Why should local governments demand a default language when we have the tools to sort it all out?


Koen Van Weel/EPA/Newscom

County and municipal government agencies in the Miami area have fined several dozen for-hire drivers for violating a regulation requiring them to be able to speak English.

One of the people penalized, a Spanish-speaking Uber driver named Carmen Hechevarria, has gone to the press to talk about her treatment and her $250 fine. The incident highlights how poorly government regulations have adapted to both cultural change and technological advances.

Licensing regulations in Miami-Dade County require that cabbies and other for-hire drivers "be able to communicate in the English language." According to the Miami Herald, Hechevarria was not fined because her lack of English skills caused problems for any customers. A Miami airport traffic officer greeted her in English when she was dropping off her passengers, and she didn't respond.
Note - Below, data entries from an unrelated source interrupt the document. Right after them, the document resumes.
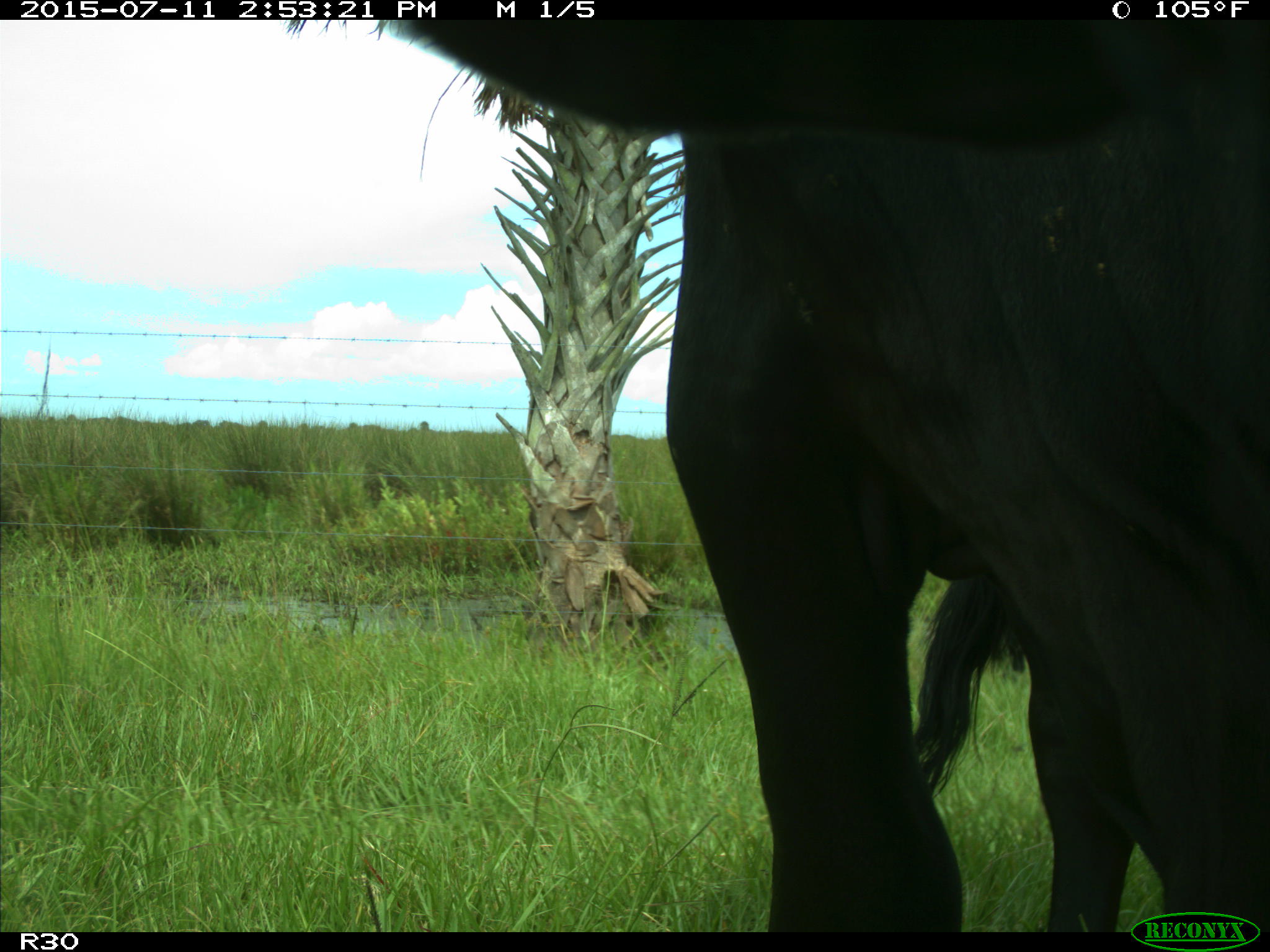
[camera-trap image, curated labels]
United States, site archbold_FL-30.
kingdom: Animalia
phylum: Chordata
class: Mammalia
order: Artiodactyla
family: Bovidae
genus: Bos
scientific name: Bos taurus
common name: domestic cow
This apparently was enough to trigger the officer's concerns, and after questioning her with the help of another officer who spoke Spanish, they determined that she was not able to speak English. Therefore, they concluded, she was operating in violation of the regulation.
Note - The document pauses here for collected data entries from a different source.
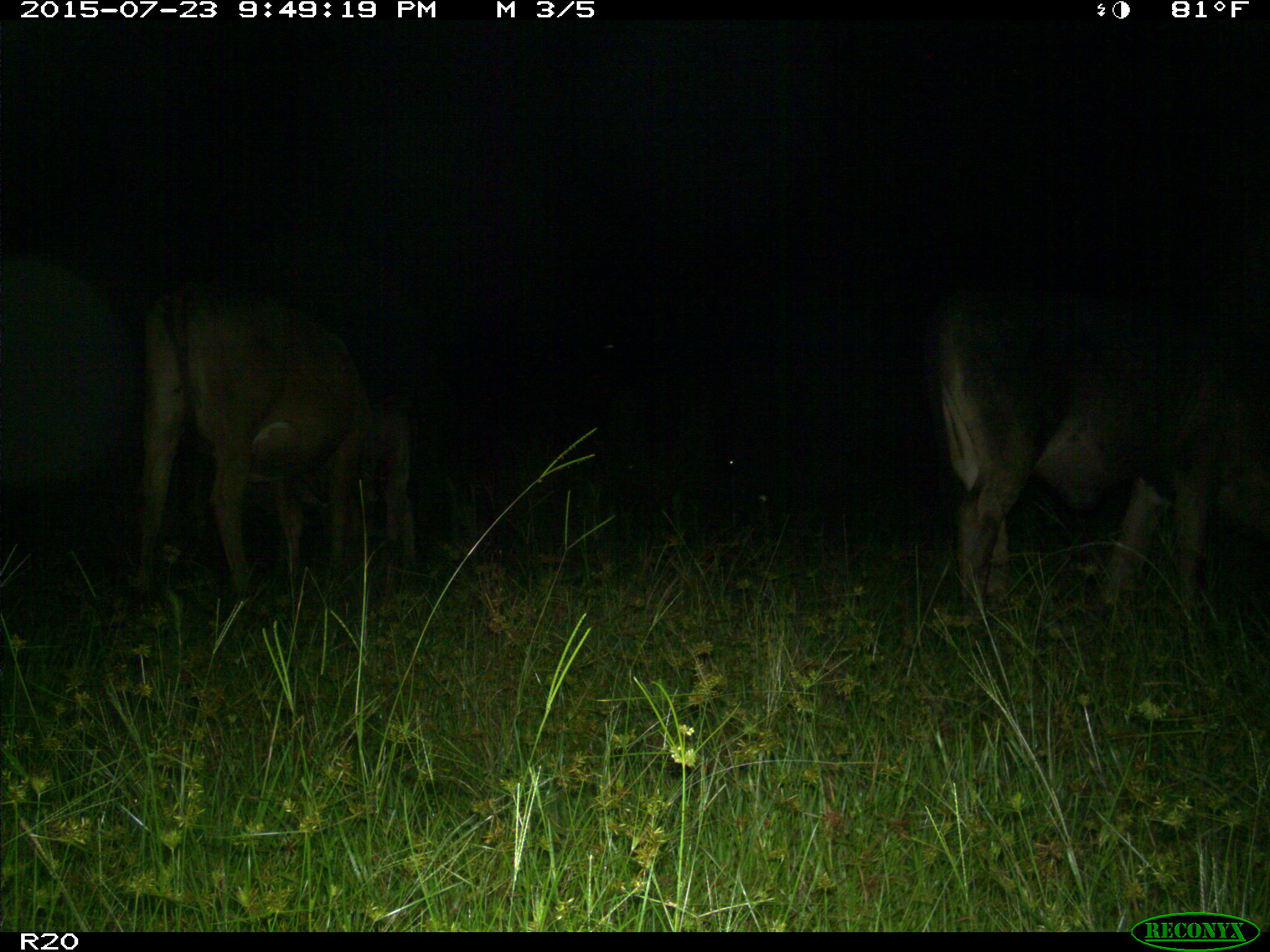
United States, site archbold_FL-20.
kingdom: Animalia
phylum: Chordata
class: Mammalia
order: Artiodactyla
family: Bovidae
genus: Bos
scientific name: Bos taurus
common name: domestic cow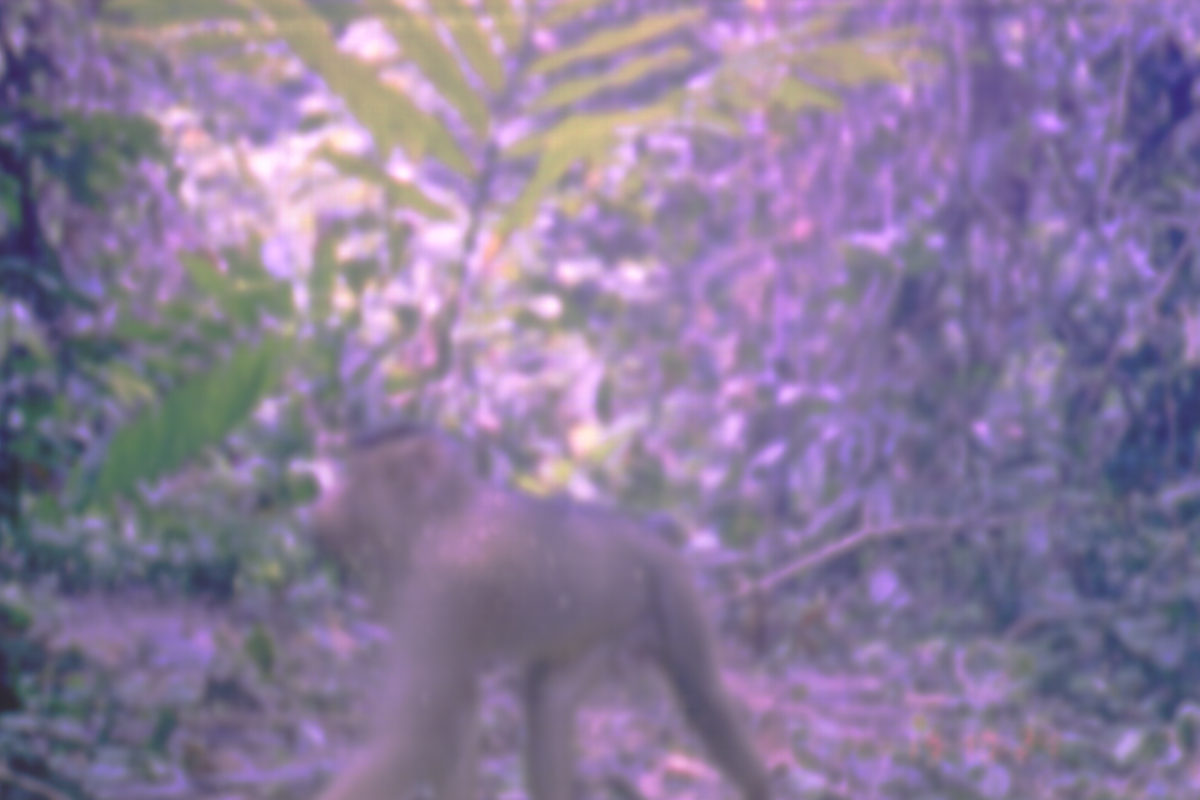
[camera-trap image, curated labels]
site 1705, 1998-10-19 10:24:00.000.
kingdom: Animalia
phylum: Chordata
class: Mammalia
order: Primates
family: Cercopithecidae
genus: Macaca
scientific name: Macaca nemestrina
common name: southern pig-tailed macaque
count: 1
After the case started getting publicity, the county's Department of Transportation put out a statement explaining that the purpose of the regulation is to make sure that the driver can communicate with the passenger in an emergency or to receive basic directions. (This, oddly, assumes that the passenger is going to be an English speaker.) A representative from Uber says that the company doesn't require drivers to be able speak English. Its app operates in English to arrange trips, and Uber believe that complies with the law.
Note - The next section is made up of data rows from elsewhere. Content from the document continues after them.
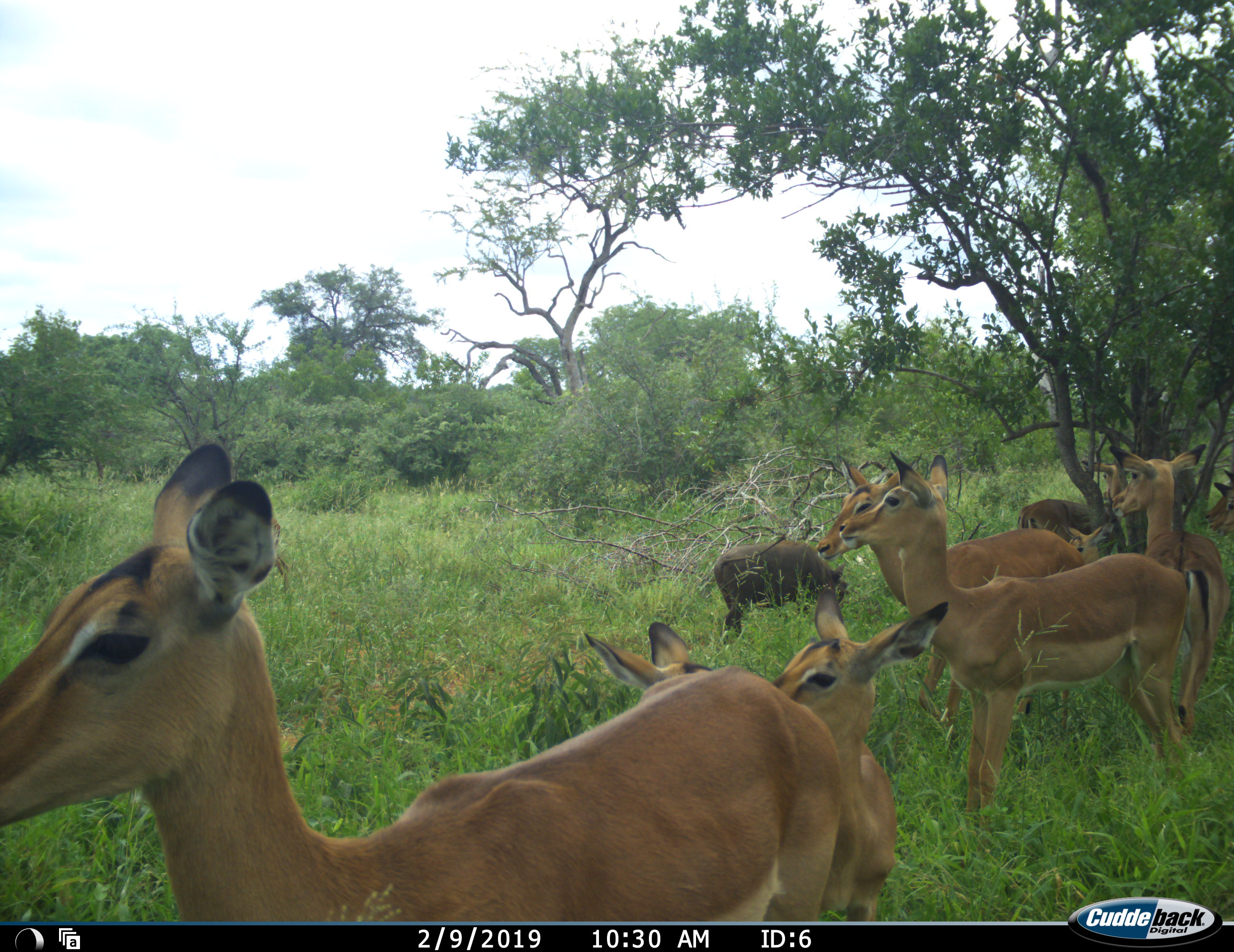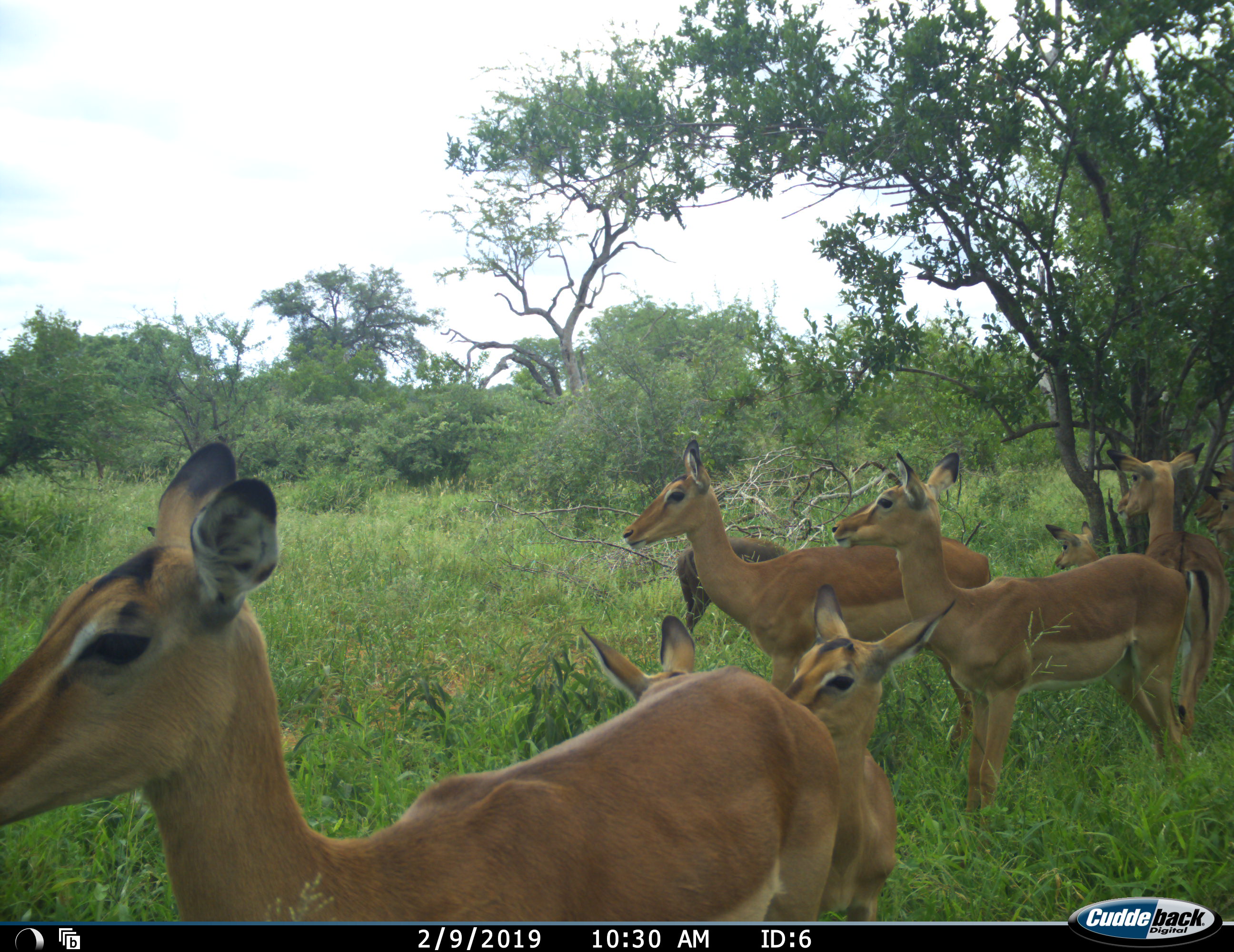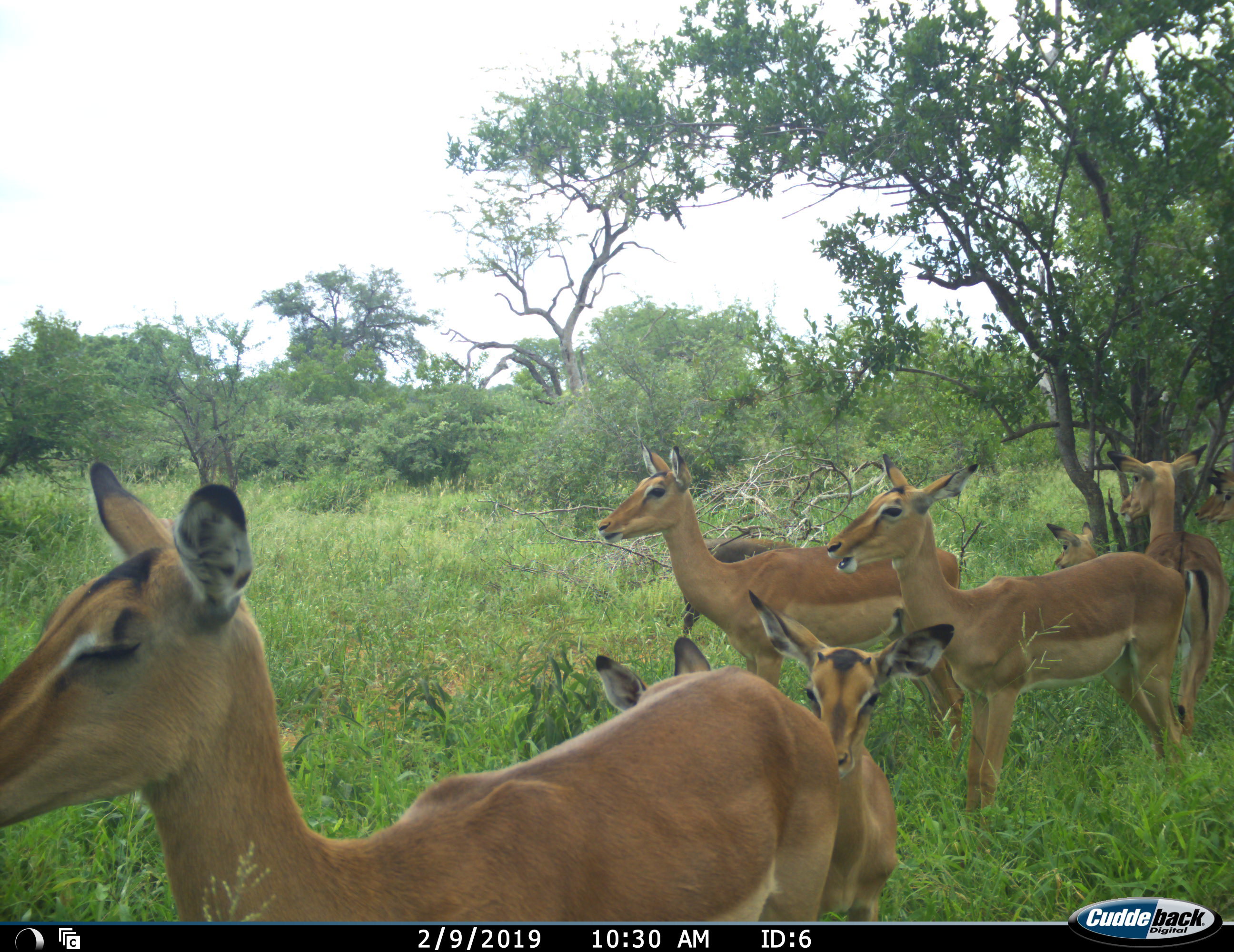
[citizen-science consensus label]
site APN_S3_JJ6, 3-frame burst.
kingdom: Animalia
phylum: Chordata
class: Mammalia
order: Artiodactyla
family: Bovidae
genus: Aepyceros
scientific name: Aepyceros melampus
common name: impala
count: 9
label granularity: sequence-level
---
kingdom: Animalia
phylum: Chordata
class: Mammalia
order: Artiodactyla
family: Suidae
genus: Phacochoerus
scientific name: Phacochoerus africanus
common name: warthog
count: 1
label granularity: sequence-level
Just think of the many ways technology could bypass this "problem" without fining Hechevarria or, worse, telling her she's not allowed to drive. Uber has already added tools to its app that make it easier for deaf and hard-of-hearing people to be drivers. When using an app to order a car, couldn't passengers inform the service whether they need somebody who speaks English? Even better: What if the customer needs somebody who speaks a different language entirely? We're talking about Miami here. Hechevarria could probably confine herself to driving around people who exclusively speak Spanish and never go hungry. UberX does allow customers to request Spanish-speaking drivers in six cities (Miami, surprisingly, is not yet among them). Imagine a tool like that expanded to other languages and other cities—and countries.

Innovations like those can help fix problems in ways that work for everyone. That's a nice contrast with occupational regulations, which instead block people from getting jobs and contributing to the economy.